The proposal of AOX therapy is based on the rationale that they may neutralize excessive ROS and thus mitigate their potentially detrimental effects, and preserve sperm DNA integrity and mitochondrial transport.9 This is supported by studies on AOX supplements which demonstrated their beneficial effects on semen parameters, sperm quality, and reproductive outcomes.10-14 A meta-analysis on 576 patients has shown that using AOXs after varicocele repair resulted in significant improvements (p<0.0001, each) in sperm concentration, total sperm motility, progressive sperm motility, and sperm morphology, as compared to placebo.12 AOXs were also reported to significantly improve progressive sperm motility, sperm vitality, and sperm DNA fragmentation (SDF) when administered in patients undergoing sperm freezing and thawing.13 However, despite the reported positive effects, the role of AOXs therapy in male infertility is still debated due to the heterogeneity of data. Thus, the European Association of Urology (EAU)15 and the American Urological Association/American Society for Reproductive Medicine (AUA/ASRM),16 among other major scientific societies, do not recommend the routine use of AOX therapy in infertile men. Recently, Agarwal et al,17 in a large systematic review of 97 clinical trials evaluating the efficacy of AOXs therapies in male infertility, have suggested that a review of the guidelines is needed, as the use of AOXs is supported in cases of (1) abnormal semen quality (grade C recommendation), (2) varicocele (grade C recommendation), and (3) idiopathic and unexplained male infertility (grade B recommendation). Therefore, additional studies are still required to solve the debate on AOXs use in male infertility.

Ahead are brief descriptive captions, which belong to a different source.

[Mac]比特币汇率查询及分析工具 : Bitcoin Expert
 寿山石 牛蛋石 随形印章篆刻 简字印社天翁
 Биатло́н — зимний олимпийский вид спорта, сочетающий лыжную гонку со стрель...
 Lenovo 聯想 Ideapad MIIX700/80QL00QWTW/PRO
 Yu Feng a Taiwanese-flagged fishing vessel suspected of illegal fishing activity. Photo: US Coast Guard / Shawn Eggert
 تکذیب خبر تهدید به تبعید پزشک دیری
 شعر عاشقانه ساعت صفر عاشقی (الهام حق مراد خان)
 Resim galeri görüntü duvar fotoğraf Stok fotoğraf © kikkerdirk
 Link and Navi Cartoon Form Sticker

We have conducted a systematic review and meta-analysis of only randomized controlled trials (RCTs),18 aiming to update the evidence on the impact of AOX therapies (using single or combination of AOXs) in male infertility as compared to placebo-treated or untreated controls. Spontaneous clinical pregnancy, live birth, and miscarriage rates were identified as primary outcomes, while conventional sperm parameters, SDF, and seminal OS indices were selected as secondary outcomes. In our study, we finally included 45 RCTs with a large population of a total of 4,332 infertile patients.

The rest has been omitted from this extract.